===== RECORDS TO PROCESS =====

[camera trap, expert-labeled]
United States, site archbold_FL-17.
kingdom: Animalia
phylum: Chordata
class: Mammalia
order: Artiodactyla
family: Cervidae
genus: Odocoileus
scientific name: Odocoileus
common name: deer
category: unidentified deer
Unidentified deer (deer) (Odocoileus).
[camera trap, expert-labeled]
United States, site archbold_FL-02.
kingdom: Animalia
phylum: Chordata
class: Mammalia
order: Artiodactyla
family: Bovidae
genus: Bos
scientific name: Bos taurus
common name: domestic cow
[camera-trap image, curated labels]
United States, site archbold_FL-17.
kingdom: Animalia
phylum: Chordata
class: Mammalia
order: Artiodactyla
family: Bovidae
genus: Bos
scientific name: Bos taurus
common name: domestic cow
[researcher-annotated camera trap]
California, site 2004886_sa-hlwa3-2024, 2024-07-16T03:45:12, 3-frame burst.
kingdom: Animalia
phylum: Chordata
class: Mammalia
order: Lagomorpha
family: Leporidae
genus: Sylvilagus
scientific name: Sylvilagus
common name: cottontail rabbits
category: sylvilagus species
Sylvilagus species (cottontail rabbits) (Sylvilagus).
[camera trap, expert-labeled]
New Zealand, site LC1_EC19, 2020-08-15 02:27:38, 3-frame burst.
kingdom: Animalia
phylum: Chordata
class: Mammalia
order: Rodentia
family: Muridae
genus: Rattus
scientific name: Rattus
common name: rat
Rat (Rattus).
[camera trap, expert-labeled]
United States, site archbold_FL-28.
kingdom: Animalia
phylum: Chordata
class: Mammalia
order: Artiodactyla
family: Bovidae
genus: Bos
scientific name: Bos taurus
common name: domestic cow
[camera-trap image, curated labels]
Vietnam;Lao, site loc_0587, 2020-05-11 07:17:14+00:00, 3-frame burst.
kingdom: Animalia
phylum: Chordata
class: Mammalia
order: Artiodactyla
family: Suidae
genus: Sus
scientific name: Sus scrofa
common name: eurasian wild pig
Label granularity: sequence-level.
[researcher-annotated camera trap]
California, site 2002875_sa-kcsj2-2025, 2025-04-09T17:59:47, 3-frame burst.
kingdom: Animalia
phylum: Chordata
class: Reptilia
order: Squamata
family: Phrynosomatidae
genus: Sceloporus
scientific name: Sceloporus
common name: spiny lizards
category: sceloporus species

=====

ASSIGNED TASK: Exact reproduction of the lines from the top of the material through the line where "scientific name: Sylvilagus" appears is required, both boundary lines included, with no other output.

RESULT BELOW:
[camera trap, expert-labeled]
United States, site archbold_FL-17.
kingdom: Animalia
phylum: Chordata
class: Mammalia
order: Artiodactyla
family: Cervidae
genus: Odocoileus
scientific name: Odocoileus
common name: deer
category: unidentified deer
Unidentified deer (deer) (Odocoileus).
[camera trap, expert-labeled]
United States, site archbold_FL-02.
kingdom: Animalia
phylum: Chordata
class: Mammalia
order: Artiodactyla
family: Bovidae
genus: Bos
scientific name: Bos taurus
common name: domestic cow
[camera-trap image, curated labels]
United States, site archbold_FL-17.
kingdom: Animalia
phylum: Chordata
class: Mammalia
order: Artiodactyla
family: Bovidae
genus: Bos
scientific name: Bos taurus
common name: domestic cow
[researcher-annotated camera trap]
California, site 2004886_sa-hlwa3-2024, 2024-07-16T03:45:12, 3-frame burst.
kingdom: Animalia
phylum: Chordata
class: Mammalia
order: Lagomorpha
family: Leporidae
genus: Sylvilagus
scientific name: Sylvilagus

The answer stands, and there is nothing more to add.